Wall Street's main indexes bounced on Wednesday from their
biggest three-day rout since March, as investors returned to
tech-focused stocks that are deemed insulated from the current
economic downturn.
The S&P tech index .SPLRCT rose 0.1% and consumer
discretionary .SPLRCD added 1%. Despite the recent pullback,
the tech index is up about 44% in 2020, far outperforming the
benchmark S&P 500's 13.5% rise in the same period.
Many market participants are also viewing the selloff as a
bout of turbulence rather than the start of a longer slide.
"If (the stock market) today closes up, even if they're
small gains, that's going to give more confidence back to Wall
Street participants to feel more comfortable to get back in,"
said Robert Pavlik, chief investment strategist at SlateStone
Wealth LLC in New York.
The CBOE volatility index .VIX fell further away from a
near three-month high hit at the start of a historically
tumultuous September. Investors have also remained cautious as
data paints a mixed picture of U.S. economic health.
Initial claims for state unemployment benefits totaled a
seasonally adjusted 884,000 for the week ended Sept. 5, matching
the number of applications received in the prior week as layoffs
and furloughs persisted across industries. A separate report showed U.S. producer prices rose slightly
more than expected in August as the cost of services increased
solidly, while underlying producer inflation continued to firm.

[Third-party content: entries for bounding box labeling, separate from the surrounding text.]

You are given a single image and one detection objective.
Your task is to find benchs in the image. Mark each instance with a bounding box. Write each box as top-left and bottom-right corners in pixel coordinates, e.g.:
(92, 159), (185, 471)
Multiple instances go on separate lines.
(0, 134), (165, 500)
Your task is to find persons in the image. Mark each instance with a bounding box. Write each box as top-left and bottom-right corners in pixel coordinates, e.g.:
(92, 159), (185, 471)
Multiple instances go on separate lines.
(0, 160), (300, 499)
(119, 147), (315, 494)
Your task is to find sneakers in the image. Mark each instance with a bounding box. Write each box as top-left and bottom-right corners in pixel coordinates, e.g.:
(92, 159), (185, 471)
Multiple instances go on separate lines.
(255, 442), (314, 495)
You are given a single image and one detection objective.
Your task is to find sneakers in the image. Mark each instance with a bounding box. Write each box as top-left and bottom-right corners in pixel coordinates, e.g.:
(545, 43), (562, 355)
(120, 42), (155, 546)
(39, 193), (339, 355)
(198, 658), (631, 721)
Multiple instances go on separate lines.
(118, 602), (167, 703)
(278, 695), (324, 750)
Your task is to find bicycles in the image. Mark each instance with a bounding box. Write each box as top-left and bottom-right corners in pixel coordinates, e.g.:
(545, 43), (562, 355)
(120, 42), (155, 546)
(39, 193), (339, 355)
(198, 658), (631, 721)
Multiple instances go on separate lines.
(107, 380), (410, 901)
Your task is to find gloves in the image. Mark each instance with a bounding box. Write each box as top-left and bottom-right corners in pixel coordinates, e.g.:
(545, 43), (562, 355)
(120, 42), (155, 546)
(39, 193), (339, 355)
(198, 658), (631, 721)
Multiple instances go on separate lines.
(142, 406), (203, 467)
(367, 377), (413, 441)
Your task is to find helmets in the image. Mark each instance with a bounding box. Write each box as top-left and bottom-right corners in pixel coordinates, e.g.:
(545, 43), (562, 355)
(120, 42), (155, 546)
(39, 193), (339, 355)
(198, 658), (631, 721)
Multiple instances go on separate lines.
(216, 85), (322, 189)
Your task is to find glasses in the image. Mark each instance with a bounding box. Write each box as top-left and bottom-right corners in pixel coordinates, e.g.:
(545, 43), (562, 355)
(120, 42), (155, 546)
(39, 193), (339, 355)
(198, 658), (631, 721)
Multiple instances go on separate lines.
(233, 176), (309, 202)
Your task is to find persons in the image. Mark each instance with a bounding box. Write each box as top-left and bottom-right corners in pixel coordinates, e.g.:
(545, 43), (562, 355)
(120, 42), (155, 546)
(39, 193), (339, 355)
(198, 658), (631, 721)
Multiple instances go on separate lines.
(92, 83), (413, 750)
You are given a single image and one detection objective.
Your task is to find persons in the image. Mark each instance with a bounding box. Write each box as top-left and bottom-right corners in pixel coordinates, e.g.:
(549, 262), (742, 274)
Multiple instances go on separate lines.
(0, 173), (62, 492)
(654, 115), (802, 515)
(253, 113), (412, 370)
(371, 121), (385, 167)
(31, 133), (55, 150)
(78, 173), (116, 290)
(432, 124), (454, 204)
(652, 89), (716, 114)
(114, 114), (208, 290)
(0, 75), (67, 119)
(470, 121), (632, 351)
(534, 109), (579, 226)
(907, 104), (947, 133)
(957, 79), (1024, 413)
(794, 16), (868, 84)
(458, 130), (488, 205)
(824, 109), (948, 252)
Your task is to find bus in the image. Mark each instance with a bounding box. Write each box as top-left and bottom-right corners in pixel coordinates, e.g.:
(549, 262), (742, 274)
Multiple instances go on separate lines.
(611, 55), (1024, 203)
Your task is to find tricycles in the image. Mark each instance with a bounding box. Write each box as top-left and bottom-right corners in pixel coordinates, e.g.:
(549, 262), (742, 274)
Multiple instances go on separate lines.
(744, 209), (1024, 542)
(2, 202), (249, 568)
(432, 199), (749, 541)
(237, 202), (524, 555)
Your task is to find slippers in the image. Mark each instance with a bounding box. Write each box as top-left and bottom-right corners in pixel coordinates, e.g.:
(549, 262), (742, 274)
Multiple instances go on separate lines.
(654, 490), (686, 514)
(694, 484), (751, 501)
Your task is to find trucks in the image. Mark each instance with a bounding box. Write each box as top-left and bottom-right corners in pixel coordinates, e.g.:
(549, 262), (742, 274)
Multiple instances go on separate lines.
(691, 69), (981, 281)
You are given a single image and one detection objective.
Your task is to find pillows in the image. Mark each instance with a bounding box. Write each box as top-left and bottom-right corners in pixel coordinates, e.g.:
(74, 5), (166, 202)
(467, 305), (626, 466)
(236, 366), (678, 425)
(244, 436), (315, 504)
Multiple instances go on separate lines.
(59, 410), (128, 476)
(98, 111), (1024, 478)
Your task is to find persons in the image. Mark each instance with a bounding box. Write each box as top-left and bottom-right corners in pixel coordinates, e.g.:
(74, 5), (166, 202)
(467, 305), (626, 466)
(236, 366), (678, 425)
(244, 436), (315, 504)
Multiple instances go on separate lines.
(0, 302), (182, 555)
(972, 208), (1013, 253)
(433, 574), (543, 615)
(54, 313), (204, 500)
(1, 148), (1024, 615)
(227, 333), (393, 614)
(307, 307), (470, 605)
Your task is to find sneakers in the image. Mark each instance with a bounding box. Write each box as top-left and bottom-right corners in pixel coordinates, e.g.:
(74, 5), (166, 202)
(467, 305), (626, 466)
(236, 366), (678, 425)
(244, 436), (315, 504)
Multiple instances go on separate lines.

The U.S. Senate was set to vote later in the day on a
significantly scaled back Republican coronavirus relief bill in
what could be the final vote on fiscal aid in Congress before
the Nov. 3 presidential and congressional elections.
At 11:36 a.m. ET, the Dow Jones Industrial Average .DJI
was up 10.35 points, or 0.04%, at 27,950.82, the S&P 500 .SPX
was up 3.20 points, or 0.09%, at 3,402.16. The Nasdaq Composite
.IXIC was up 50.23 points, or 0.45%, at 11,191.80.
Energy stocks .SPNY dropped 1.2% as oil prices extended
losses after U.S. data showed a surprise build in crude
stockpiles last week and on forecasts for lower global oil
demand. O/R
Advancing issues outnumbered decliners by a 1.06-to-1 ratio
on the NYSE and by a 1.20-to-1 ratio on the Nasdaq.
The S&P index recorded six new 52-week highs and one new
low, while the Nasdaq recorded 36 new highs and 16 new lows.